Biophysics and Soft Matter Seminar

Everything as code

David van Valen, Division of Biology & Biological Engineering

California Institute of Technology

Location: P8445.2

Thursday, 13 October 2022 10:30AM PDT


Biological systems are difficult to study because they consist of tens of thousands of parts, vary in space and time, and their fundamental unit—the cell—displays remarkable variation in its behavior. These challenges have spurred the development of genomics and imaging technologies over the past 30 years that have revolutionized our ability to capture information about biological systems in the form of images. Excitingly, these advances are poised to place the microscope back at the center of the modern biologist’s toolkit. Because we can now access temporal, spatial, and “parts list” variation via imaging, images have the potential to be a standard data type for biology.
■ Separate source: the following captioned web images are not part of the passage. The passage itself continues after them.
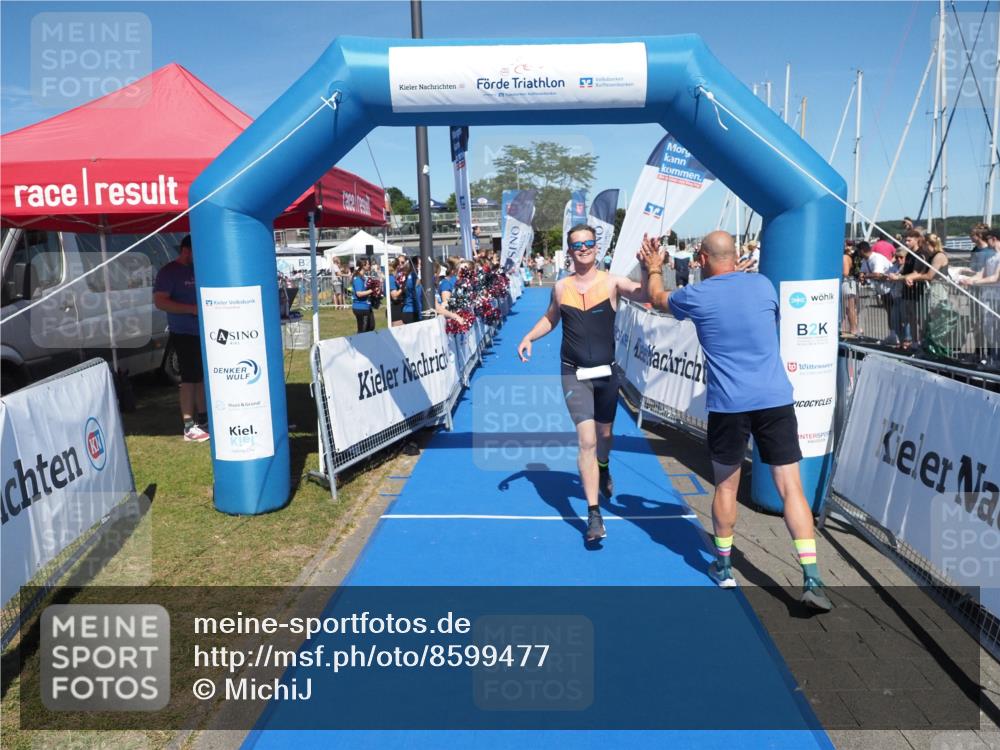 17.08.2025 - KN Förde Triathlon 2025 MichiJ http://msf.ph/oto/8599477 17.08.2025 14:03:53 Laufen 483 meine-sportfotos.de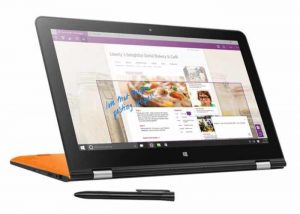 Voyo VBook V3 Notebook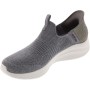 Skechers Ultra Flex 3.0 Smooth Step, Zapatillas Mujer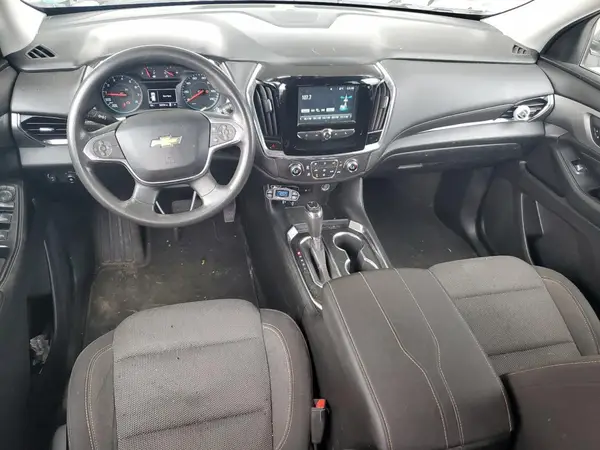 1GNERFKW4KJ120145 2019 CHEVROLET TRAVERSE - Image 8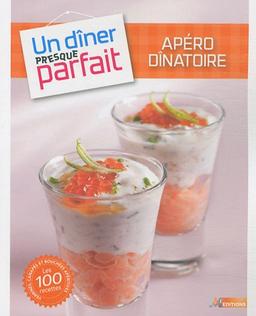 Apéro dînatoire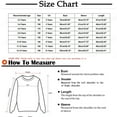 thumbnail image 3 of Bnwani Toddler Hoodies Girls Crew Neck Long Sleeve Pockets Short Sweatshirt Valentine'S Day Hearts Graphic Printed Tops Pullover, 3 of 5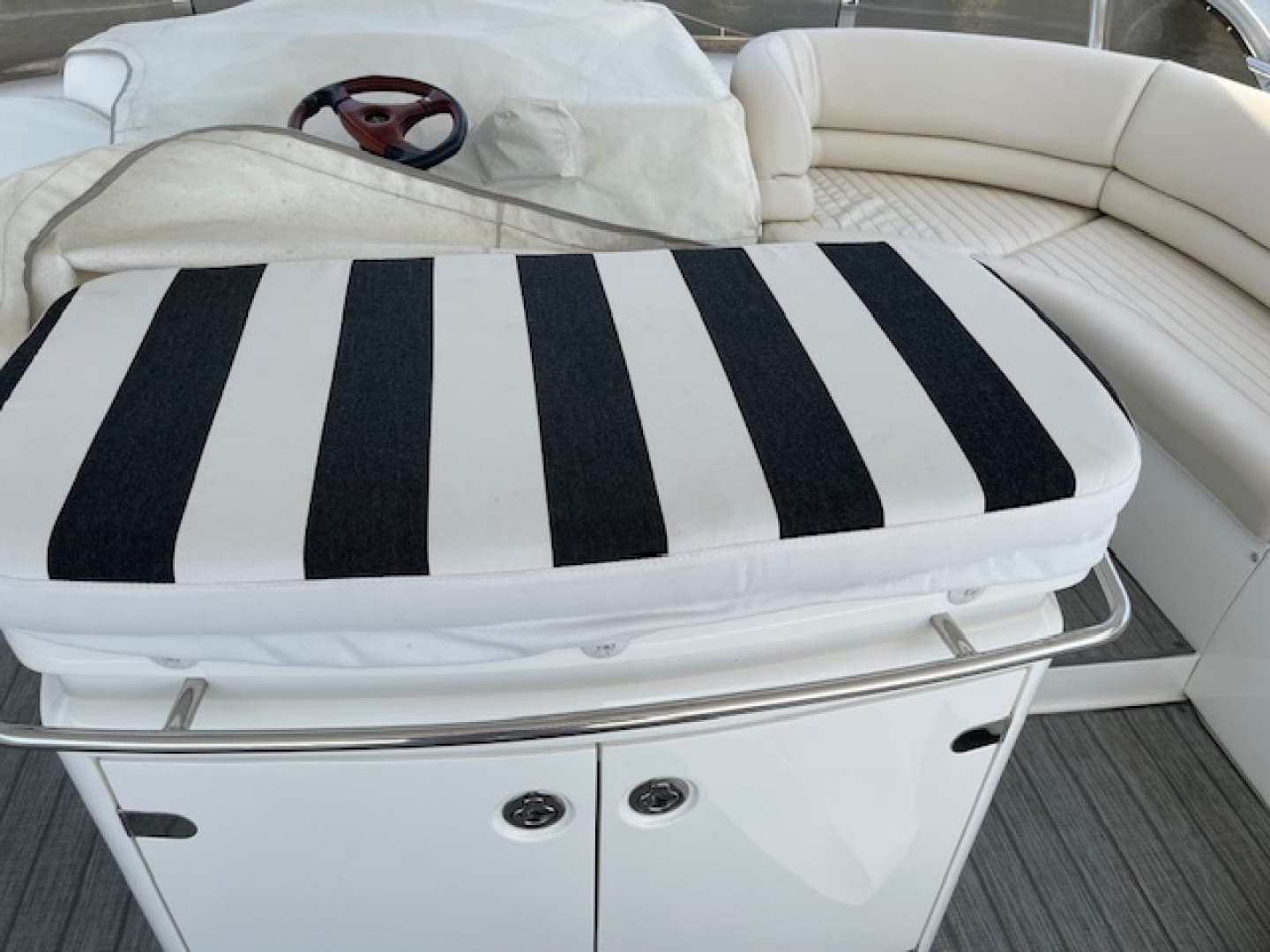 2007 Princess Flybridge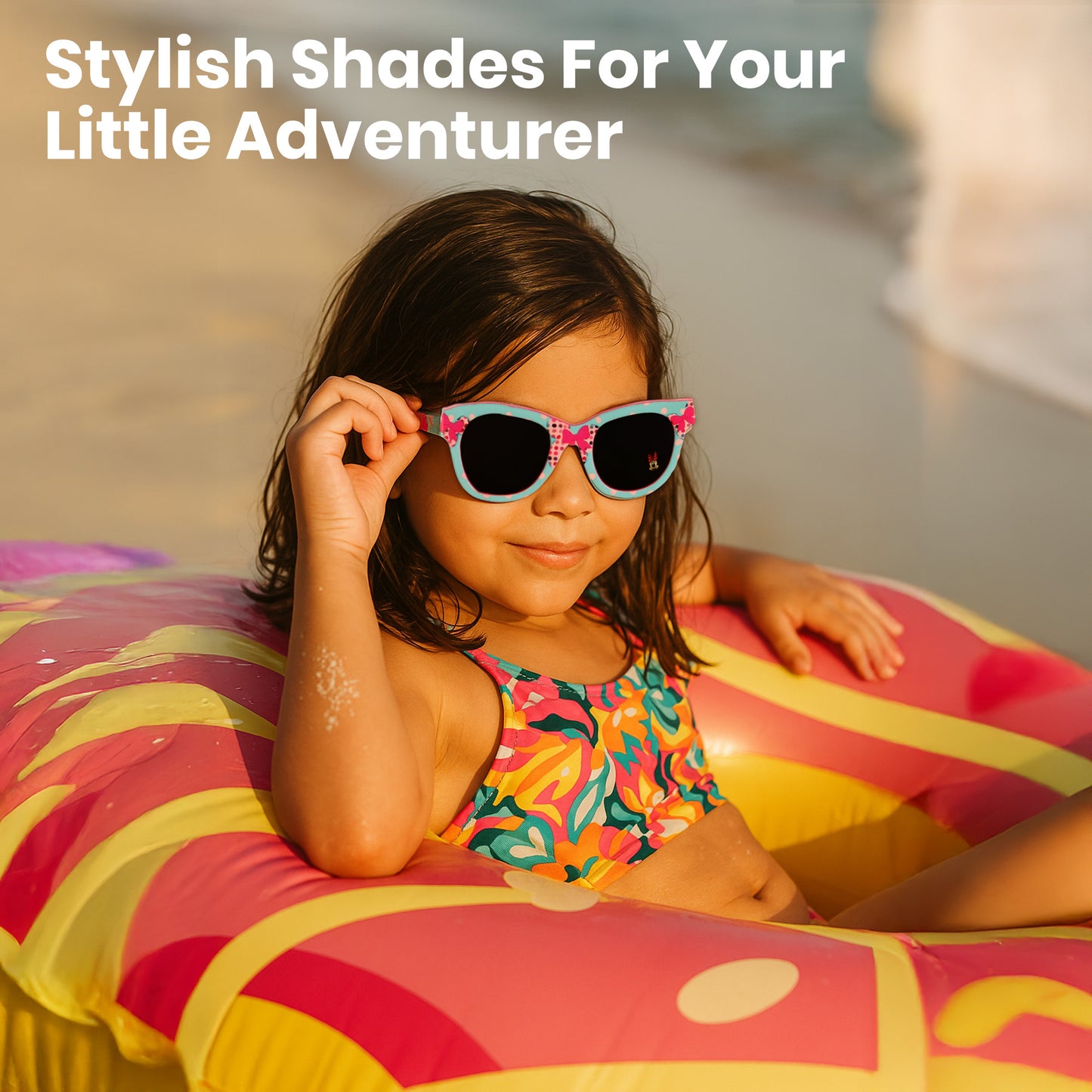 Disney Sunglasses Minnie - TCSG0016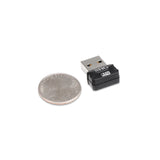 Wireless-N Mini USB Wi-Fi Adapter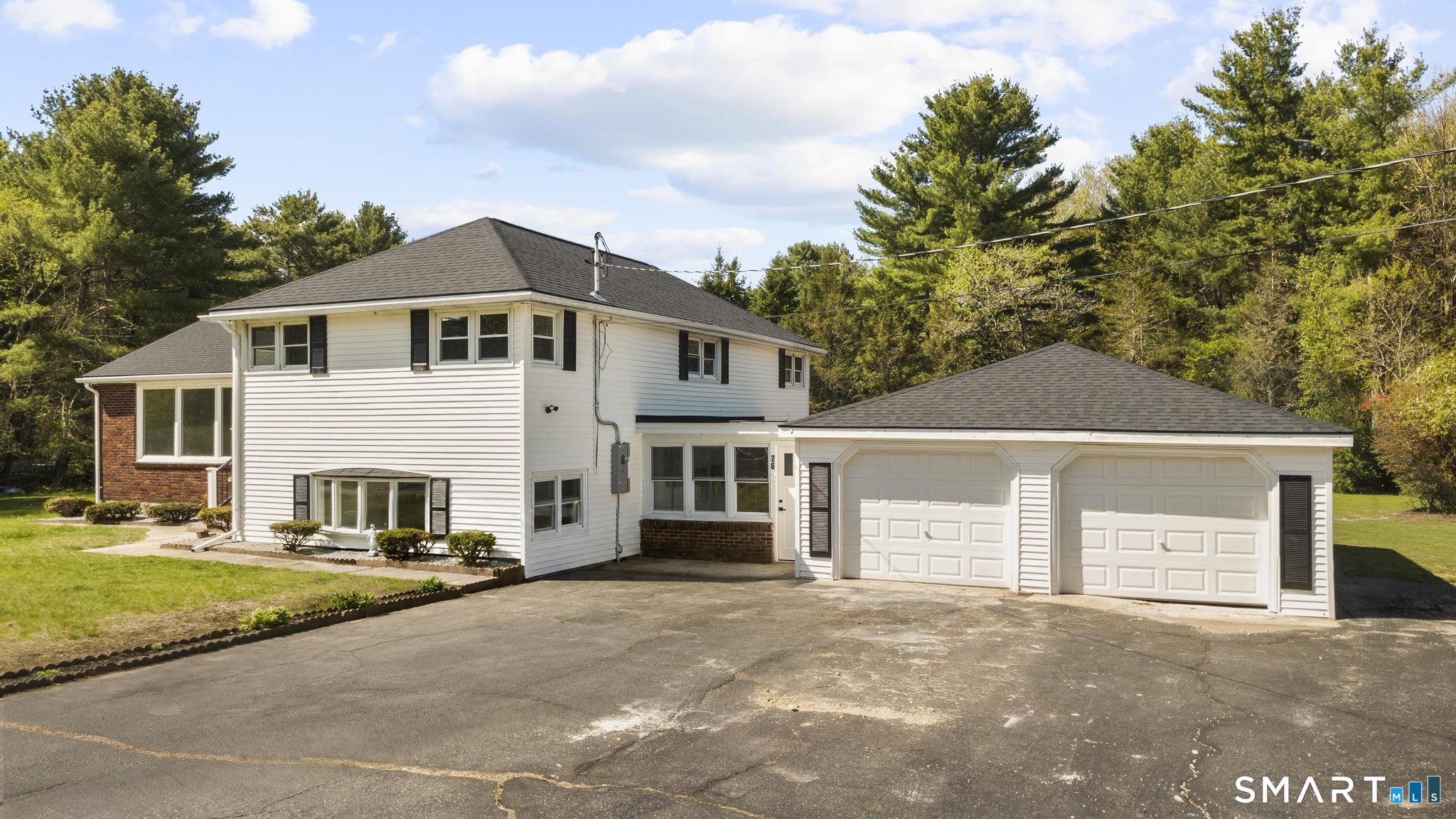 26 Quaddick Town Farm Road Thompson, CT 06277 - Photo 28 of 32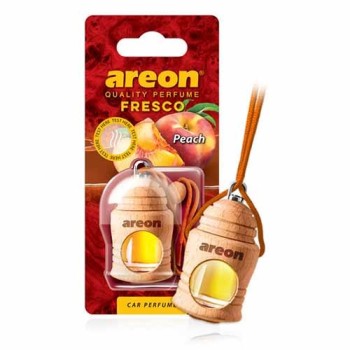 Areon Fresco Peach Oto Araç Kokusu Areon Fresco Peach Oto Araç Kokusu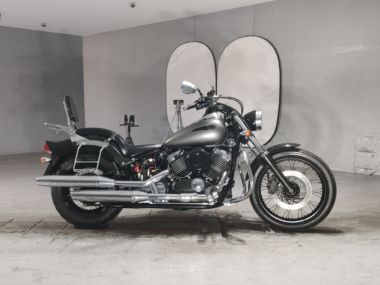 Yamaha Dragstar400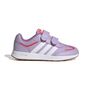 adidas Tensaur Switch Cf C - powplu/ftwwht/lucred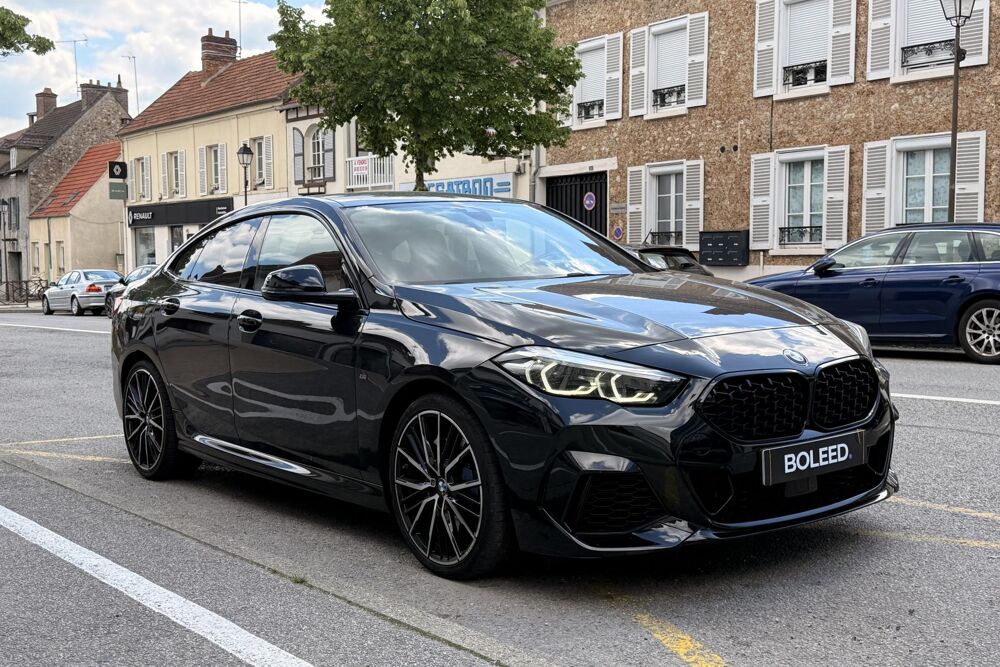 Serie 2 M235i xDrive Gran Coup&eacute; - BVA F44 M PERFORMANCE - CARPLAY - 2020 occasion 78760 Jouars-Pontchartrain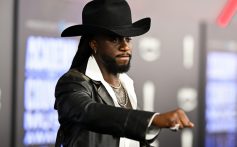 Shaboozey Rides ‘Western’ Concept Album Onto Multiple Billboard Charts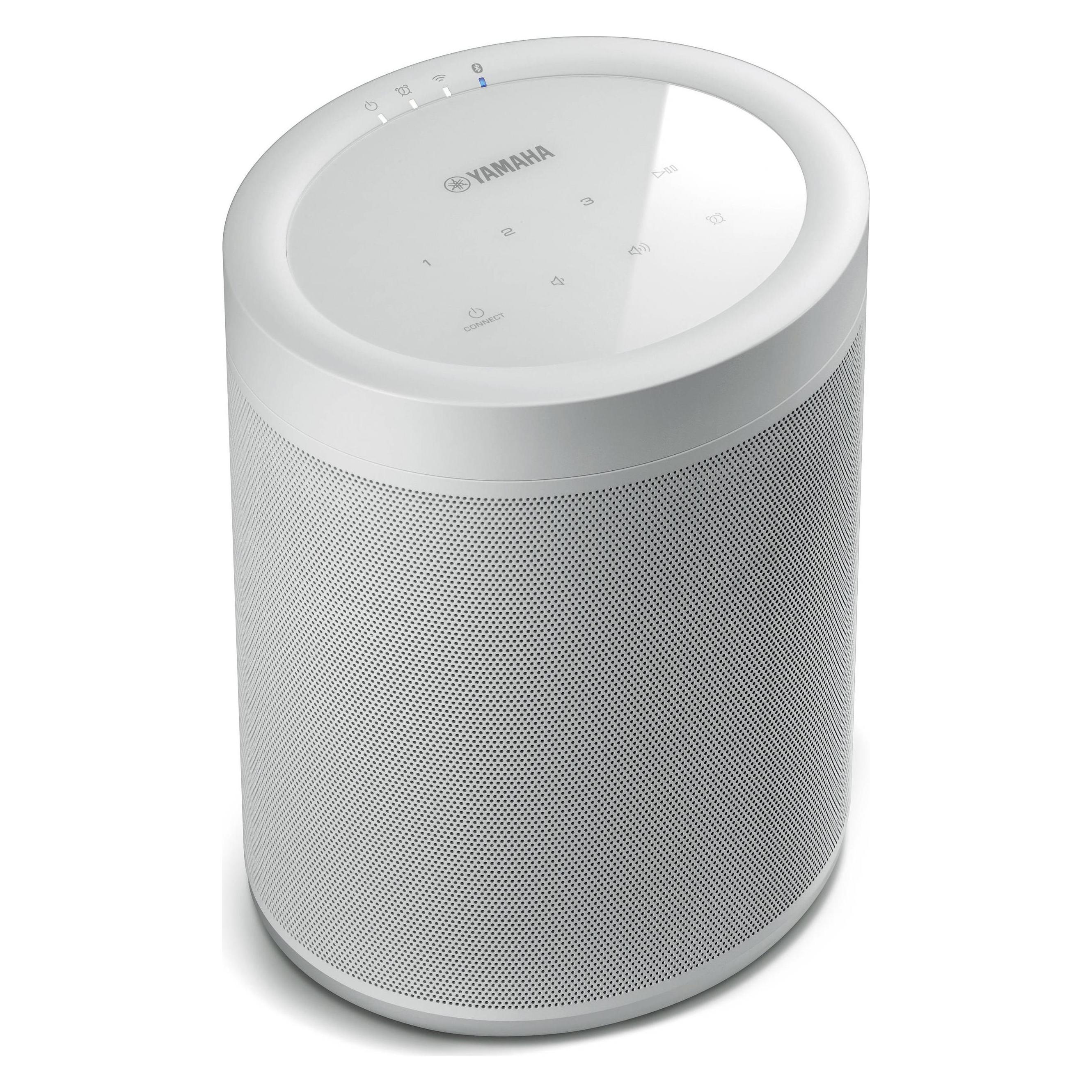Yamaha MusicCast 20 (Airplay, Airplay 2, Bluetooth, WLAN) (WX021-WH)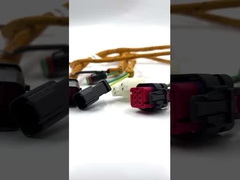 319-1348 سلك تسخير 3191348 للحفارة E320D E312D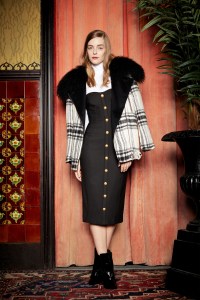 Veronica Beard RTW Fall 2017
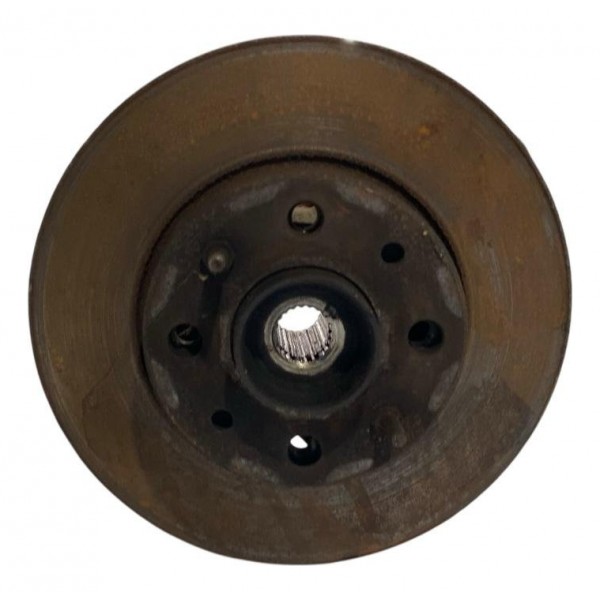 Montante Manga Eixo Direito Fiat Palio 2001 A 2008 Montante Manga Eixo Direito Fiat Palio 2001 A 2008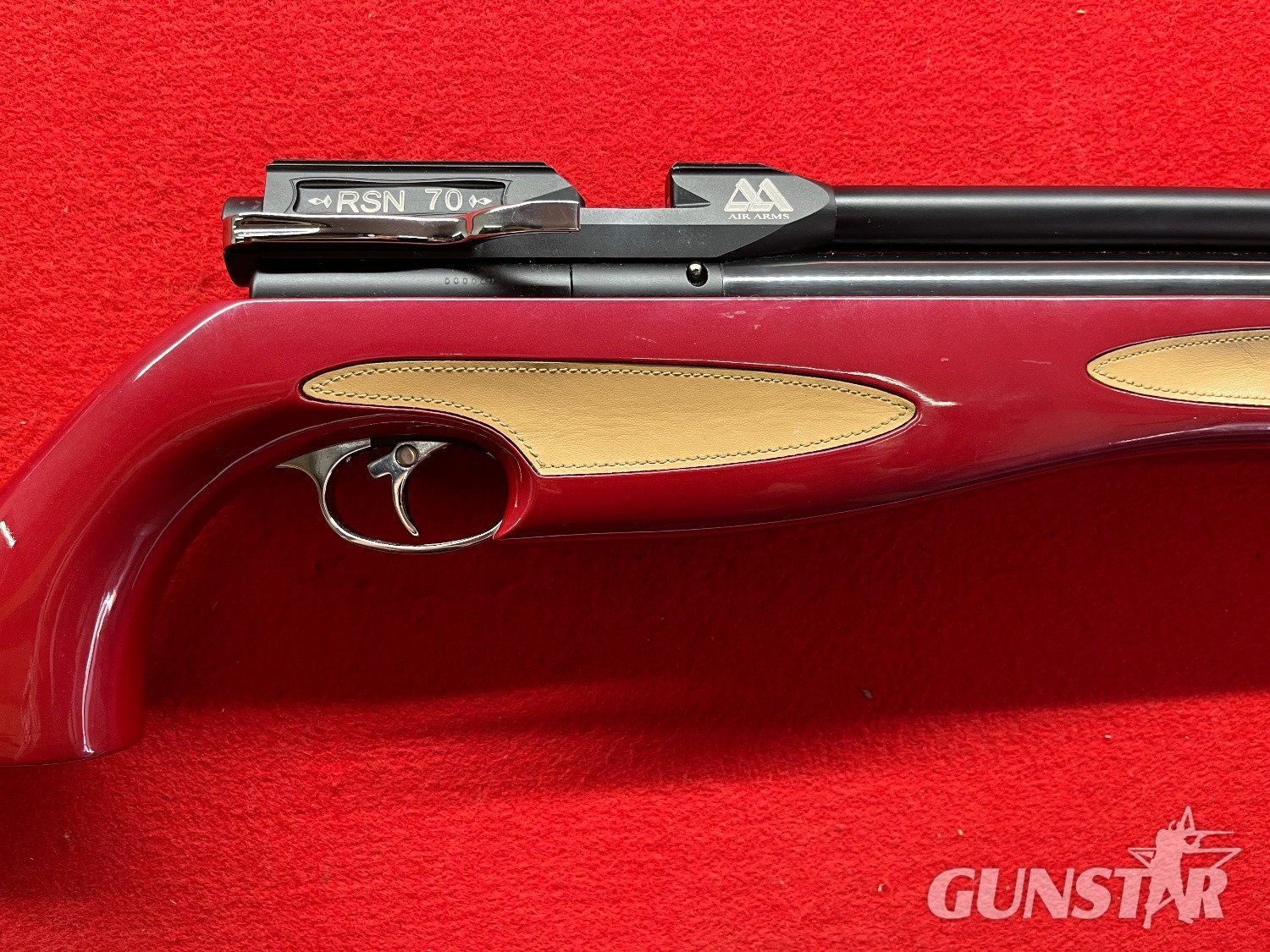 Air Arms RSN 70 .177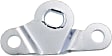 Driver Side Tailgate Hinge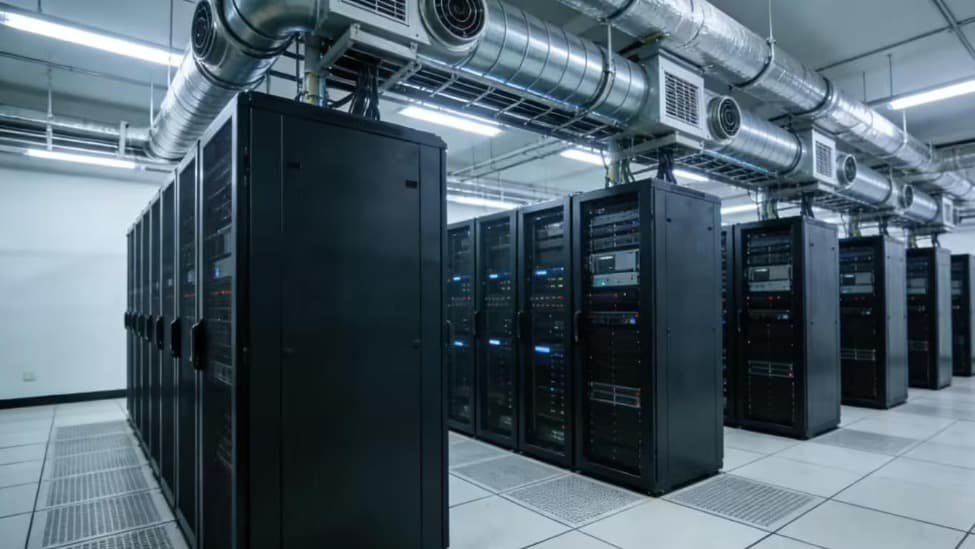 特朗普将召集微软谷歌等科技巨头签署承诺 ： 自行承担数据中心电费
For this vision to become reality, biology needs a new data infrastructure. Imaging methods are of little use if it is too difficult to convert the resulting data into quantitative, interpretable information. New deep learning methods are proving to be essential to reliable interpretation of imaging data. These methods differ from conventional algorithms in that they learn how to perform tasks from labeled data; they have demonstrated immense promise, but they are challenging to use in practice. The expansive training data required to power them are sorely lacking, as are easy-to-use software tools for creating and deploying new models. Solving these challenges through open software is a key goal of the Van Valen lab. In this talk, I describe DeepCell, a collection of software tools that meet the data, model, and deployment challenges associated with deep learning. These include tools for distributed labeling of biological imaging data, a collection of modern deep learning architectures tailored for biological image analysis tasks, and cloud-native software for making deep learning methods accessible to the broader life science community. I discuss how we have used DeepCell to label large-scale imaging datasets to power deep learning methods that achieve human level performance and enable new experimental designs for imaging-based experiments.